Roberto had been so caught up in his thoughts that he had stopped listening to Lorenzo Sorri. He shook his head, momentarily confused.
“But we’ve always dreamed of reselling the hair ourselves!” Michele said, perplexed, misinterpreting Roberto’s shaking head.
“Oh, yes, of course,” Roberto grumbled, angry at himself for losing his concentration. Were the patriarchs actually making a break from the old order? He looked at his father and, with as much composure as he could muster, asked “So, what exactly do you have in mind?” hoping that that topic hadn’t already been discussed.
His father and Lorenzo Sorri exchanged a look and smiled, then Giacomo said, “Naturally, Lorenzo and I have considered this important step carefully. And we have decided to do things the usual way.” He nodded, satisfied with his decision.
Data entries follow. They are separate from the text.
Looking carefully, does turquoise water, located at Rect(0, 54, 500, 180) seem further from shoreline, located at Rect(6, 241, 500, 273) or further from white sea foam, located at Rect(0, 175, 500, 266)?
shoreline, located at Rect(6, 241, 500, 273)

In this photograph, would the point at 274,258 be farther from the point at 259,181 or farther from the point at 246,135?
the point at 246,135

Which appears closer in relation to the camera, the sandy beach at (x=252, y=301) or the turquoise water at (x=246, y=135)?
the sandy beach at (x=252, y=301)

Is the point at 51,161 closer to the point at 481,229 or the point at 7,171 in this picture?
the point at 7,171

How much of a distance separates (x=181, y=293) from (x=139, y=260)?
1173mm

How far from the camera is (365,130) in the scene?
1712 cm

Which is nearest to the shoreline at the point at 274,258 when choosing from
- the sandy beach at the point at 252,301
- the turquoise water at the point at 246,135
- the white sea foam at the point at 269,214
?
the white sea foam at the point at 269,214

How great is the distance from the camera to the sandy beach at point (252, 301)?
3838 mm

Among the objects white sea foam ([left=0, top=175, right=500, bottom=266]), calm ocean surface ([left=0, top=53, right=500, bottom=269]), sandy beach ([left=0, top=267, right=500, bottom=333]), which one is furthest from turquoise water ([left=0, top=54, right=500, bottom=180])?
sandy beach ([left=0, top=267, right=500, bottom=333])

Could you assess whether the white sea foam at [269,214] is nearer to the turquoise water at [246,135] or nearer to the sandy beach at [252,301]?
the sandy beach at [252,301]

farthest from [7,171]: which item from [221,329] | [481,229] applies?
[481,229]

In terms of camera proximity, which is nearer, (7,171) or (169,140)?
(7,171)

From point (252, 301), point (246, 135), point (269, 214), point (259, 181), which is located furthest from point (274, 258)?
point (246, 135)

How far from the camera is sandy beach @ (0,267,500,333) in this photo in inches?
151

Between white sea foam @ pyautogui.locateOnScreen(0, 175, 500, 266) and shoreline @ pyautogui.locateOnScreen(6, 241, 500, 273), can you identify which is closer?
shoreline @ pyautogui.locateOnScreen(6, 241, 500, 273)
The usual way could mean many things, not all of them good. His father seemed to expect more than silence from him, so Roberto asked, “What does the usual way mean?”
Giacomo seemed pleased to hear the question. He nodded again, then said, “Lorenzo and I, in the usual way, have decided together to open a kind of subsidiary—a shop—in Zurich, from where—”
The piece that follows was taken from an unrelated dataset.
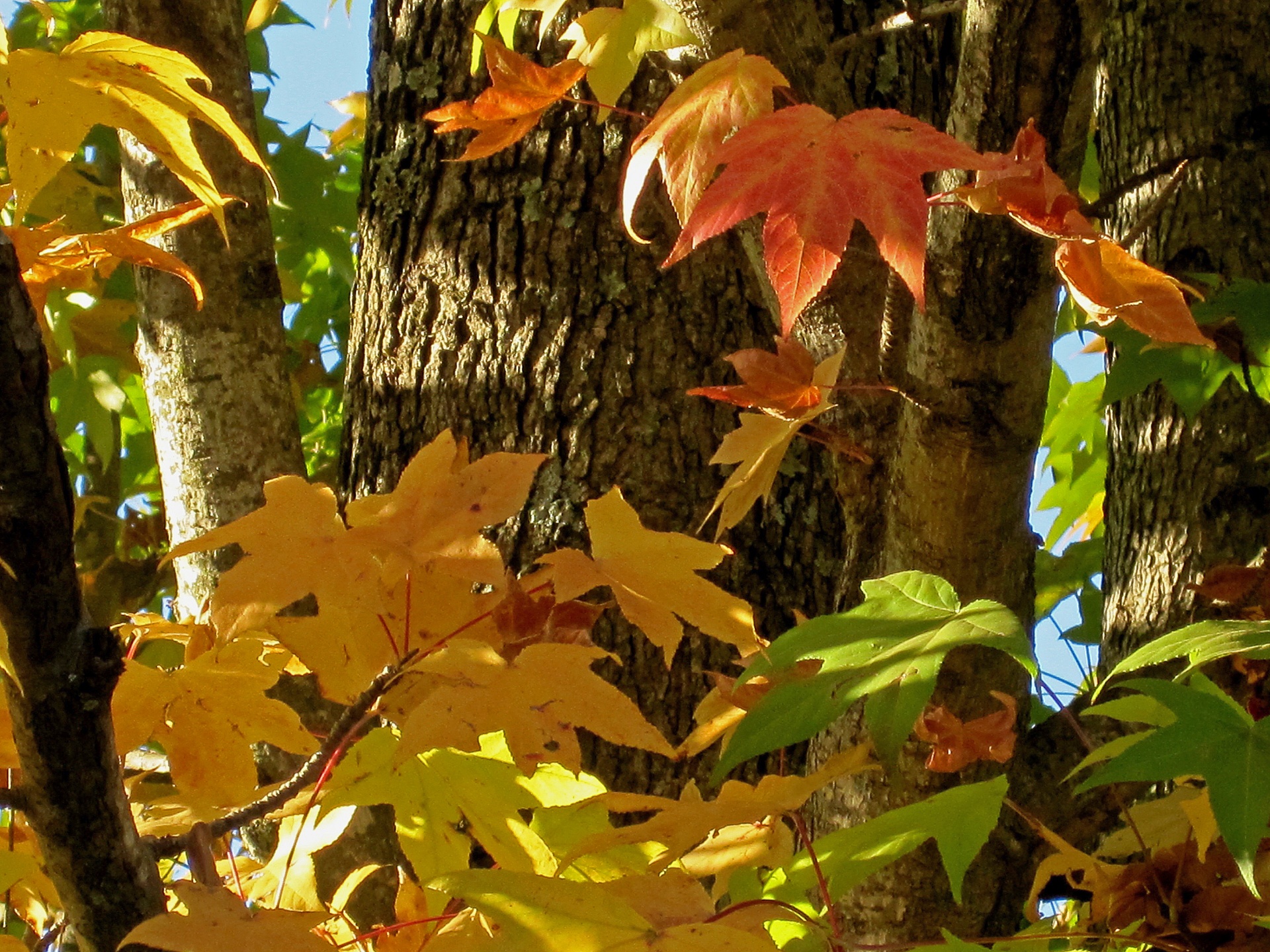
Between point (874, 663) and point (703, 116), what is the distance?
1.31 feet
“From where, in the future, we will do business directly on the Zurich hair market,” Lorenzo Sorri interrupted. “And that’s not all. In our shop, we will also sell wigs. Zurich is a rich city with rich citizens, and we think we can count on good revenues,” he added, his chest puffed up pro
udly.
A shop? The hair market? Doing business themselves? A wave of unrest rumbled through the offspring of both families. What did that mean for each of them?
“And because we want to continue with the cooperation that has served us so well in the past, we have decided to send one son from each family to Zurich. My choice is you, my dear Toni”—Lorenzo looked at his second son—“and from the Totosanos, Giacomo has selected Roberto to be his representative.”
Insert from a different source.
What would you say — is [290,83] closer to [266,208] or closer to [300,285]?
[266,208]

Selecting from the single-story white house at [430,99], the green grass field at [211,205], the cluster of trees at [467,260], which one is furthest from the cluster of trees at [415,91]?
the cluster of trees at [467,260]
For a moment, Roberto thought that he would never breathe again. He was going to Zurich? But that meant . . . The iron ring clenched around his chest suddenly released with a bang. Away from that stifling village. Out into the big, wide world. It might even mean putting off his wedding or dissolving the engagement altogether! He would be free. He almost let out a whoop of joy. For the time being, he pushed aside the thought that he would have to travel with fat Toni.
“Why not me, Papa?” Michele asked then, with a pang of jealousy. “I’m the eldest, and I’d be good for a job like this.”
“Or even better—why not let Michele and me travel together? We’re a good team, a successful team!” Roberto suggested, earning a grateful look from his brother.
“Now wait just a minute until you’ve heard the whole plan,” said Giacomo, and he rapped Roberto on the top of his head as if he were an unruly four-year-old.
“When do we go?” asked Toni indifferently, pushing away his empty plate.
“As soon as the snow has melted and the trails are passable again. Between now and then, Giacomo and I will prepare everything,” Lorenzo said. “Each of you will lead a packhorse, and you will be carrying six hundred and fifty pounds of the highest-quality hair. When you get to Zurich, the first thing you will do is look for a suitable storefront. Our two families will provide the capital you will need. As for the journey itself, I will give Toni enough money to get to Zurich, and Giacomo will do the same for Roberto.”
Roberto’s father nodded. “Until then, our women will do nothing but make wigs. We want to have a lot to offer in the shop, after all.”